## REQUIRED WORK
Count the lines in the items below that contain the string "pixel", matching case exactly, and reply with only that number.

+++ INFORMATION SUPPLIED

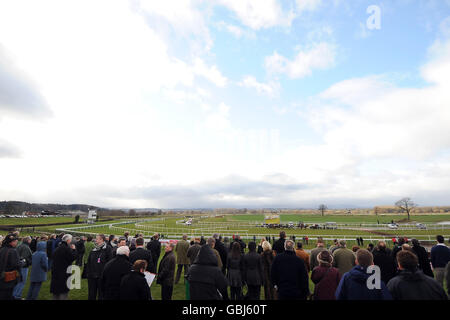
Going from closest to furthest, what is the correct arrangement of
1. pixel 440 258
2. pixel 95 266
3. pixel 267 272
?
pixel 267 272, pixel 95 266, pixel 440 258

++++++

## EXERCISE RESPONSE
4